> [練習問題]
A) イヌの膵炎治療の文章によると、膵炎の基本的な治療で鎮痛剤を使うのは何のためですか。
B) イヌの膵炎治療の文章にある「基本的な治療に加えて、新しい抗炎症薬を使用するのも選択肢の1つになりそうです。」という文を英語に訳してください。
C) イヌの膵炎治療の文章を、最後の文のあとから書き進めてください。

> [読む文章]
イヌの膵炎治療薬として新しい抗炎症薬に注目が集まっています。膵炎は診断も難しいうえに併発疾患の存在や治療でも考えることがたくさんあり、悩むことが多いです。基本的な治療に加えて、新しい抗炎症薬を使用するのも選択肢の1つになりそうです。ここでは一般的な膵炎の治療法を記していきます。
膵炎の基本的な治療法
膵炎は診断が難しく、膵炎の症状は認められないのに膵酵素の数値が高い場合などは治療に悩みます。膵酵素が膵臓以外の疾患や高脂血症で上がっていないかを確認し、もし膵臓以外に問題が見つかればそちらの治療を行います。膵特異的リパーゼが高いのにも関わらず、炎症性マーカー(CRP)の上昇が無く、その他の疾患も考えにくい場合は、慢性膵炎などを疑う必要があります。その場合はストレスをかけたり手術などを行うと急性膵炎を引き起こす場合があるので注意が必要です。
膵炎の場合、基本的な治療としては、膵臓の還流状態改善のために輸液を行うこと、疼痛緩和のため鎮痛剤を使用すること、脱水防止・悪心による食欲不振を防止するため制吐剤の使用が一般的です。

(データセットの項目)
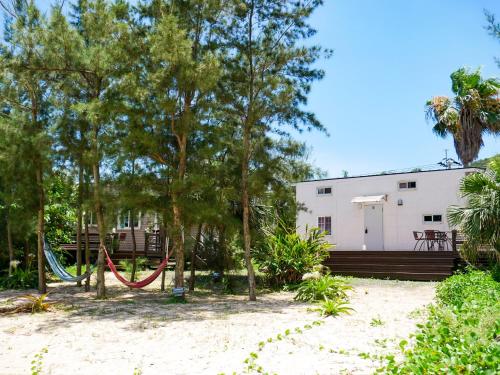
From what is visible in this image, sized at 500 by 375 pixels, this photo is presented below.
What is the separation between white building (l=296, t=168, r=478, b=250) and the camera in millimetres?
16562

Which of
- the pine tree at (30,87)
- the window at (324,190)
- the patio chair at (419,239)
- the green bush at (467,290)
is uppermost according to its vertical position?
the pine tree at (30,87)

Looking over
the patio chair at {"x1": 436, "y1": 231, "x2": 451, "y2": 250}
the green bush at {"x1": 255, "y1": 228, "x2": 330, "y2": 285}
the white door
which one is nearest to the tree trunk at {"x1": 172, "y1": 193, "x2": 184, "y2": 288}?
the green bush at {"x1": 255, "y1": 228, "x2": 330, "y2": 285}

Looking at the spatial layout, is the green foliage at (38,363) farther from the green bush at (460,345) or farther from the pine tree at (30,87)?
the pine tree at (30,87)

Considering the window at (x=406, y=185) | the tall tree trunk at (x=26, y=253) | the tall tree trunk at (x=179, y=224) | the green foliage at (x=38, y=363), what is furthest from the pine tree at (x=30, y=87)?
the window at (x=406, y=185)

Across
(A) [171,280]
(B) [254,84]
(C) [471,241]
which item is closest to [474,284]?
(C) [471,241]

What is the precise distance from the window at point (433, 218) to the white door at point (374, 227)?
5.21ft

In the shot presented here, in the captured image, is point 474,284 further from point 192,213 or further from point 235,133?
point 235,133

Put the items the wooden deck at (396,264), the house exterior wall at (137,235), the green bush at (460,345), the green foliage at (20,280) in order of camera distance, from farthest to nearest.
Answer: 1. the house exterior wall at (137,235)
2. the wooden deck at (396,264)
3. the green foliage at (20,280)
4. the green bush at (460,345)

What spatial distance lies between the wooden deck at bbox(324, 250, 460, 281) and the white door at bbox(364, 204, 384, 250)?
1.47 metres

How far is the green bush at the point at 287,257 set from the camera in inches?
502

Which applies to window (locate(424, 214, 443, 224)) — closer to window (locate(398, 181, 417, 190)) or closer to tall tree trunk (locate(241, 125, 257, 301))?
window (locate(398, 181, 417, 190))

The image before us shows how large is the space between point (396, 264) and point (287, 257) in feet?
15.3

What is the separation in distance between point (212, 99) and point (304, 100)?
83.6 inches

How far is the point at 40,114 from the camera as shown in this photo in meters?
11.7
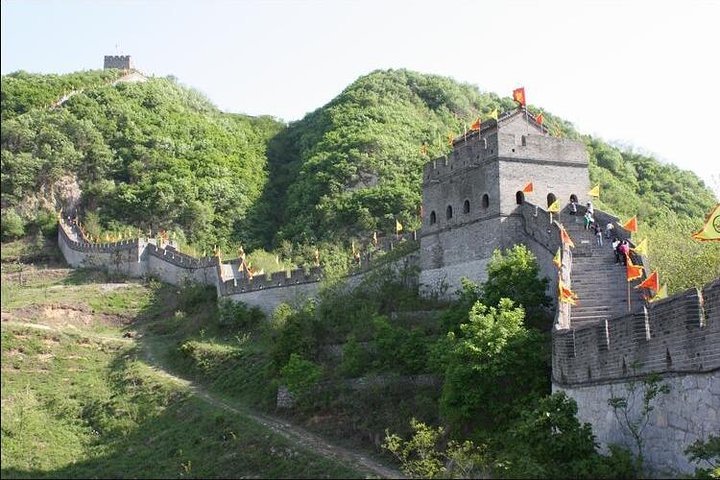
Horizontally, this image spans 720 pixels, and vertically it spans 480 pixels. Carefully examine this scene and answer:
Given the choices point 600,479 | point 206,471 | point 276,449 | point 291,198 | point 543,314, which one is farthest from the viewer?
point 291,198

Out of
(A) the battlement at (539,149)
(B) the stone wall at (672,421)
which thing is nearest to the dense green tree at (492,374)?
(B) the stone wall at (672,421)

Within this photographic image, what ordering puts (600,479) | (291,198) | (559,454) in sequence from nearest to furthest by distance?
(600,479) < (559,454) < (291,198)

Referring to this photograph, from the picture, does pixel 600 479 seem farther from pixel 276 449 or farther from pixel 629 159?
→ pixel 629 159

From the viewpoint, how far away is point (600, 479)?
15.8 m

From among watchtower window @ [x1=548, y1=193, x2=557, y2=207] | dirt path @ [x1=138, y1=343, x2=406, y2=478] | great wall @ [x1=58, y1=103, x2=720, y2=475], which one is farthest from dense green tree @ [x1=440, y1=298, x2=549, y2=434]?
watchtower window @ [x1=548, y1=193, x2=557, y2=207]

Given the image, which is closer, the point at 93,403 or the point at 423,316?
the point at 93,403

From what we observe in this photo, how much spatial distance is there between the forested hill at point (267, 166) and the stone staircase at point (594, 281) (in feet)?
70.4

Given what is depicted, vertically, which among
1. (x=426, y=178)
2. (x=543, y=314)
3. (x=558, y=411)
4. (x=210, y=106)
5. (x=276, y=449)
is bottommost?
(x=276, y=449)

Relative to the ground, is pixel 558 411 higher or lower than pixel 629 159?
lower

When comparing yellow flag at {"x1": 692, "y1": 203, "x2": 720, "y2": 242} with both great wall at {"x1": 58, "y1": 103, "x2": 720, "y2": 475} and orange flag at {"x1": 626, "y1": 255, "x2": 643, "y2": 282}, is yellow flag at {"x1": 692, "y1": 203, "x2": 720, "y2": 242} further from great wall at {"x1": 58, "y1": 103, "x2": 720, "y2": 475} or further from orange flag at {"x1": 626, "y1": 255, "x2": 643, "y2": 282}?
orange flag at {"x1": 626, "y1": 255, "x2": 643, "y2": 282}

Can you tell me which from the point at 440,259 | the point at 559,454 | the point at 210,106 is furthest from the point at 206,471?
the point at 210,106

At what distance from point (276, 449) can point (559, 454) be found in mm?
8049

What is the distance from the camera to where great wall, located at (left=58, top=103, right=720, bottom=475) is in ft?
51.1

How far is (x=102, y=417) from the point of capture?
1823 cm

> [問題の答え]
A) 疼痛緩和のためです。

B) In addition to basic treatment, using the new anti-inflammatory drug also seems likely to become one of the options.

C)
ステロイドおよび抗生剤の効果について
ステロイドの使用に関しては様々な考え方があります。イヌの場合、特に危険因子にはならず、使用した場合にCRPの低下や、死亡率の軽減などが報告されています。一方で、膵炎を罹患していると血栓ができやすく、ステロイドの使用により凝固亢進がおこり、DIC悪化の懸念があります。加えて、糖尿病併発リスクや消化器症状の悪化も引き起こす可能性があるため注意が必要です。
抗生剤に関しては、イヌでは細菌に起因するケースがほとんどないため、効果は期待できません。ネコでは細菌感染による三臓器炎が起こりやすいので抗菌剤の投与を考慮します。
膵炎治療時の食事について
以前は、膵炎の場合は絶食が原則でした。現在ではむしろ絶食は推奨されず、早期からの経腸栄養が良いとされています。少量でもよいので、腸を動かすことが大切です。特にネコでは、絶食が続くと肝リピドーシスを誘発するので注意が必要です。イヌでは食事によって膵炎を誘発・悪化させるため低脂肪食が良いとされています。ネコでは特に低脂肪食にこだわる必要はありません。
まとめ
イヌの急性膵炎に対応した新しい抗炎症薬が今注目を浴びています。しかし、単独使用だけで効果を発揮するわけではないので膵炎の治療についてきちんと理解した上で使用する必要があります。ステロイドは効果がある反面、糖尿病などの併発疾患へのリスクもありますが、新薬はそういったリスクが軽減できるので今後の症例報告に期待が高まりそうです。